TEXT SHOWN Block Start
All High risk AI applications will be subject to strict obligations before they can be put on the market: 

  • Adequate risk assessment and mitigation systems;
  • High quality of the datasets feeding the system to minimise risks and discriminatory outcomes; 
  • Logging of activity to ensure traceability of results
  • Detailed documentation providing all information necessary on the system and its purpose for authorities to assess its compliance; 
  • Clear and adequate information to the user; 
  • Appropriate human oversight measures to minimise risk; 
  • High level of robustness, security and accuracy.

These can also be categorised as (i) Risk management; (ii) Data governance; (iii) Technical documentation; (iv) Record keeping (traceability); (v) Transparency and provision of information to users; (vi) Human oversight; (vii) Accuracy; (viii) Cybersecurity robustness.

There will be some exceptions to this when the AI application is required by governmental and law enforcement agencies in certain circumstances.

Limited Risk (Yellow section)

“non-high-risk” AI systems should be encouraged to develop codes of conduct intended to foster the voluntary application of the mandatory requirements applicable to high-risk AI systems.
TEXT SHOWN Block End
--- ACTIVITIES ---
(1) In the text on obligations for high-risk AI applications, name every category into which those obligations are grouped.
(2) Proceed with the text on AI risk levels, starting after its final sentence.
DATA EXCERPT Block Start
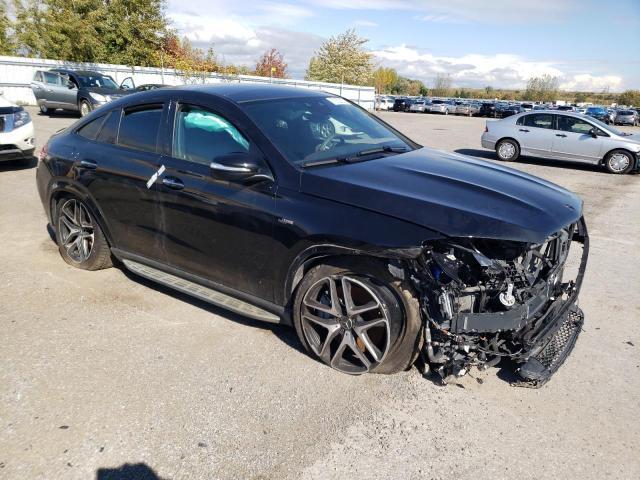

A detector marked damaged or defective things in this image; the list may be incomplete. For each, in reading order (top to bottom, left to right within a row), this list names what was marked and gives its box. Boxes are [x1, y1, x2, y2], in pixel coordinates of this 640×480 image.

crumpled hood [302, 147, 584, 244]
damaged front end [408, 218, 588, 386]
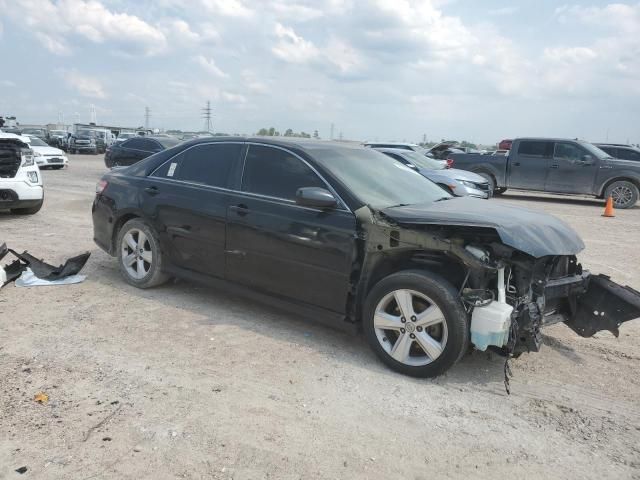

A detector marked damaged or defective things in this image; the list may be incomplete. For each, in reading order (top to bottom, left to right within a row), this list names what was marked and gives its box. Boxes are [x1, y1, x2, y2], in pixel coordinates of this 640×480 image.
DATA EXCERPT Block End
--- TASK ANSWERS ---
(1) Risk management; Data governance; Technical documentation; Record keeping (traceability); Transparency and provision of information to users; Human oversight; Accuracy; Cybersecurity robustness.

(2)
AI application within this Limited Risk category pose a limited risk, transparency requirements are imposed. For example, AI systems which are intended to interact with natural persons must be designed and developed in such a way that users are informed they are interacting with an AI system, unless it is “obvious from the circumstances and the context of use.”

Minimal Risk (Green section)

The Minimal Risk category a allows for all other AI systems can be developed and used in the EU without additional legal obligations than existing legislation For example, AI-enabled video games or spam filters. Some discussion suggest the vast majority of AI systems currently used in the EU fall into this category, where they represent minimal or no risk.